» What you will do
From the material below, pull out every line that contains the string "identify".
+===+
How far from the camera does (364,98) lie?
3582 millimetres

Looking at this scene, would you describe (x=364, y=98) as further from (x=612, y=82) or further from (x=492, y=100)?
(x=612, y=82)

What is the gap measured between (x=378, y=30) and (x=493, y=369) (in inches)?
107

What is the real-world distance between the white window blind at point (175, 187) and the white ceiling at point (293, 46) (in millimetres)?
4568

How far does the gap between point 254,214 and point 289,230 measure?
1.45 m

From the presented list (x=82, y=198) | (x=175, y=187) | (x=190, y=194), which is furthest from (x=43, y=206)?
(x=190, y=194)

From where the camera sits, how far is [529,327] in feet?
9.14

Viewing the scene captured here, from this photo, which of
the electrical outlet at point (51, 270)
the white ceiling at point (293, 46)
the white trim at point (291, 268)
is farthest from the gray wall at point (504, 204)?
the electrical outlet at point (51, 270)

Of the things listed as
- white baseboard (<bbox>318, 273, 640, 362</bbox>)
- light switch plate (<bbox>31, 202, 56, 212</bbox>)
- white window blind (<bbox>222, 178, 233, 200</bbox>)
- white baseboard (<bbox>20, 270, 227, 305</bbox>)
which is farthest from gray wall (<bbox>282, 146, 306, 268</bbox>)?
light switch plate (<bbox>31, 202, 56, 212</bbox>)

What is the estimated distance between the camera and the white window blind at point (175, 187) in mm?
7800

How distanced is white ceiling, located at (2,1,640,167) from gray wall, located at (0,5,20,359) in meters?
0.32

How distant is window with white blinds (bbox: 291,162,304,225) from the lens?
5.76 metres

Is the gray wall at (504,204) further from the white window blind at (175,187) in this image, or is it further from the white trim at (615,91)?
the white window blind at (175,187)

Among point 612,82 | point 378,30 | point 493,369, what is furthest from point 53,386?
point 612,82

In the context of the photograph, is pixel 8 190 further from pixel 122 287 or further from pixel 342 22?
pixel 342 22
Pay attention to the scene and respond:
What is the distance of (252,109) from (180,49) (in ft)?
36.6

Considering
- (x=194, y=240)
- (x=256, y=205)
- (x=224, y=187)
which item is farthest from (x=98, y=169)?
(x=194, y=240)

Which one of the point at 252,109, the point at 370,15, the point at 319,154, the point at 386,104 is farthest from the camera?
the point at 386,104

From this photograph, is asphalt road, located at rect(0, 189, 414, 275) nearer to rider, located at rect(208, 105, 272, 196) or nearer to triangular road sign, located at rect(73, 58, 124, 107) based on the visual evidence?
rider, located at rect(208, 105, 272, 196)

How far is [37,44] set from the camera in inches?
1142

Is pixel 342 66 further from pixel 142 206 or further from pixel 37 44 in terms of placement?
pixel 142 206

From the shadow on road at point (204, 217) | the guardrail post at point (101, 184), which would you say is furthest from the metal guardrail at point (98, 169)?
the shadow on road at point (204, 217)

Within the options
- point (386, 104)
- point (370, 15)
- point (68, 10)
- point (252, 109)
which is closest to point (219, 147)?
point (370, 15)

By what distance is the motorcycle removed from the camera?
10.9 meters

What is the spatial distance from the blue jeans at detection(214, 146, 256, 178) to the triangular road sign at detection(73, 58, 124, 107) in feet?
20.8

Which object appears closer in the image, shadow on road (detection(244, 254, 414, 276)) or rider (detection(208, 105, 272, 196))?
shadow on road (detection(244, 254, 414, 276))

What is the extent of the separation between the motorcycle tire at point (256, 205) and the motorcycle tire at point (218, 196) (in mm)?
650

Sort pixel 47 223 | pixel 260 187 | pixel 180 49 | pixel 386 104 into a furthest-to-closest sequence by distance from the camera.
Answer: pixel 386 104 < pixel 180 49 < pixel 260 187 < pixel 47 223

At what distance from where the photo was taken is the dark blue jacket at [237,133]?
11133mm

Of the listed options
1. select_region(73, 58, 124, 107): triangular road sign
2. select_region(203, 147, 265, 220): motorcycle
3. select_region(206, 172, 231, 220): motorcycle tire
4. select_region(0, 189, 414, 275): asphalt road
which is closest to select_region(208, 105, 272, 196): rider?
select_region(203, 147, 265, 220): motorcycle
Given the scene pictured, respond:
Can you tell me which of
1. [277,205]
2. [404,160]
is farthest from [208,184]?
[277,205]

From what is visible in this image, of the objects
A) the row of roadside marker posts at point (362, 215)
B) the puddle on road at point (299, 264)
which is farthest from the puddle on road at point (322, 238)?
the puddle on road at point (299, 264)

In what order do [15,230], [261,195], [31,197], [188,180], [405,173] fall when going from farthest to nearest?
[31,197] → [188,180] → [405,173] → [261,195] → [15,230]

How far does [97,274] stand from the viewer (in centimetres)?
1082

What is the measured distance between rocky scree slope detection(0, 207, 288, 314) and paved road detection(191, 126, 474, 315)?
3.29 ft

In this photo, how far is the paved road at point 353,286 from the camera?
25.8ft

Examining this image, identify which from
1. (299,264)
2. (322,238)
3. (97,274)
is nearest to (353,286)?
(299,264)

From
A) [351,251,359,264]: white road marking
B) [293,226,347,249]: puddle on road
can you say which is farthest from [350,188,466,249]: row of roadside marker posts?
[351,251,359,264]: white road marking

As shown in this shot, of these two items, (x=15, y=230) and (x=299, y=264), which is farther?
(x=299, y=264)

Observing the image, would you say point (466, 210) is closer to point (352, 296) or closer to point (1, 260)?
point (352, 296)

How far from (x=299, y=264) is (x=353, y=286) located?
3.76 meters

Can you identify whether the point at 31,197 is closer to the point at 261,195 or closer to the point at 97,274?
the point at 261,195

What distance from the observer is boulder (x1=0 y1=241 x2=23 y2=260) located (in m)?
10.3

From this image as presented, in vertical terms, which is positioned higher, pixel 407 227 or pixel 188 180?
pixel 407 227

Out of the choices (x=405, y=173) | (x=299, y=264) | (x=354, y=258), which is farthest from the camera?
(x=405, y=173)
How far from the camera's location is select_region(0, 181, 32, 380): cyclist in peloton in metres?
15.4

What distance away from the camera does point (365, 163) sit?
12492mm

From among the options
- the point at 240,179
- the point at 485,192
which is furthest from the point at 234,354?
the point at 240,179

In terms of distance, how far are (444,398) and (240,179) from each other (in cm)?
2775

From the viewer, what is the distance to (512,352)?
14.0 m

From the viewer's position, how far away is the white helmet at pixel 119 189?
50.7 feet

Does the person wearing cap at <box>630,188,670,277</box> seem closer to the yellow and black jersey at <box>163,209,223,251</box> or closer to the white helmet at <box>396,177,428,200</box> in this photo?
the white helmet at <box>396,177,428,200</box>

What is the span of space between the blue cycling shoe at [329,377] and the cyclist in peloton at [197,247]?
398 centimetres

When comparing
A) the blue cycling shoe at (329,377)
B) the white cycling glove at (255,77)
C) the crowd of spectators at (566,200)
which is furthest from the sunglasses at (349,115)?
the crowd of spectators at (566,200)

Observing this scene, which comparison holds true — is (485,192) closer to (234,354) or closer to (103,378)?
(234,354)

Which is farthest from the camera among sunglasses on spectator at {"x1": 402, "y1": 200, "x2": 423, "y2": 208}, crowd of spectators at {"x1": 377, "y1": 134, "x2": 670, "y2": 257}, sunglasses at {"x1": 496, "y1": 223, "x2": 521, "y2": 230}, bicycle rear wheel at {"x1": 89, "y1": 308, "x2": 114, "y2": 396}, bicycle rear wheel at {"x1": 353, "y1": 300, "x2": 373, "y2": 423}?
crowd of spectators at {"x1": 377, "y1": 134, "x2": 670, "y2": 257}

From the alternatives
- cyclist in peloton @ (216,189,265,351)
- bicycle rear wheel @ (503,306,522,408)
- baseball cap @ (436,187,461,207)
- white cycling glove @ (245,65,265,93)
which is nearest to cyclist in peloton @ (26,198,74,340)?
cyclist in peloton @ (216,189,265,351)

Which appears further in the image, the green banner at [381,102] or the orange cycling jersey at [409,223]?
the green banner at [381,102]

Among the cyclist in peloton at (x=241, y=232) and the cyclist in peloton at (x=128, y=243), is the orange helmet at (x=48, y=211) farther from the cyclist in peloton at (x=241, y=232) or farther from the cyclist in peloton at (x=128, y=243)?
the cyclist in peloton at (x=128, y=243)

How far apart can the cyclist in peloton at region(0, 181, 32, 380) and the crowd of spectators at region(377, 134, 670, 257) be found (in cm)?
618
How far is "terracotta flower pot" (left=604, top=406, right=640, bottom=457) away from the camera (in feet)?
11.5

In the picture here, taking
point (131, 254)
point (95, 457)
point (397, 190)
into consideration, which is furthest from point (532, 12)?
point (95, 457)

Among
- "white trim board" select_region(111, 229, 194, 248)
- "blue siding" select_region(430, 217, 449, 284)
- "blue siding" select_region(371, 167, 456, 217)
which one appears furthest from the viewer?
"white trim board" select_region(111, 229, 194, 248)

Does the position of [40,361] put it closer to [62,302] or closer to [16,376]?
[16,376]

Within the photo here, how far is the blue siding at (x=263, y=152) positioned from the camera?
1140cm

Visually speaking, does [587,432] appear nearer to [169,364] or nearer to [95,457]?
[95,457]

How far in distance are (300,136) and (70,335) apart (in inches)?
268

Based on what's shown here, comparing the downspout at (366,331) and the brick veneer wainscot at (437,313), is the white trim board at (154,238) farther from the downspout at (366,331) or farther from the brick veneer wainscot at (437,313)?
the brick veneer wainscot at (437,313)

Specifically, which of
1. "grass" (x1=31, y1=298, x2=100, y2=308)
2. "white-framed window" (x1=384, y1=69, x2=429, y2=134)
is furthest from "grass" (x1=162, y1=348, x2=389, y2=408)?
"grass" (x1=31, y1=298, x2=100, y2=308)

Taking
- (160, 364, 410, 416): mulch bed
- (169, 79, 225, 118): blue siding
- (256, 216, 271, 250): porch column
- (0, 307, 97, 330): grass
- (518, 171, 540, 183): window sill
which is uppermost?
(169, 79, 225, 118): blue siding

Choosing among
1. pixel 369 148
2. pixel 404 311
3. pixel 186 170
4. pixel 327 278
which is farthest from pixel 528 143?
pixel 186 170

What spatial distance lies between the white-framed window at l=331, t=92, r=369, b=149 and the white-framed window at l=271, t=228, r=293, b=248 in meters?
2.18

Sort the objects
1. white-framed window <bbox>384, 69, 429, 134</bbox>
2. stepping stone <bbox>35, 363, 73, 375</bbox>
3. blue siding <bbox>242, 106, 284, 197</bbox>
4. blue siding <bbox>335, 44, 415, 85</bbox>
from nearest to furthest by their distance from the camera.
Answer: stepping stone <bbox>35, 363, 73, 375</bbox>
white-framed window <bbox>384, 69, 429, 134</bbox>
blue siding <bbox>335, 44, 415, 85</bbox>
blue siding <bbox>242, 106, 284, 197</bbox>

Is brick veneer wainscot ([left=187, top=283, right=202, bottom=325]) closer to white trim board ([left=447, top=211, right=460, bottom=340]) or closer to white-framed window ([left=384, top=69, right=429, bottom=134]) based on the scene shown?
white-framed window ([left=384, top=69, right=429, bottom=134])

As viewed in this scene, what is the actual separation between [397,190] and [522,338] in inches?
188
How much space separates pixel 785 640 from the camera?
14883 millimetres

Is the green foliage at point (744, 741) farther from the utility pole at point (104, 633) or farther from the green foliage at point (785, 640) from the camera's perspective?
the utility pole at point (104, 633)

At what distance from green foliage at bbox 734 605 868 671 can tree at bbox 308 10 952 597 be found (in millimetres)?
+===+
» The result
Examining this image, identify which from
Can you identify whether the point at 31,197 is closer to the point at 261,195 or closer to the point at 97,274?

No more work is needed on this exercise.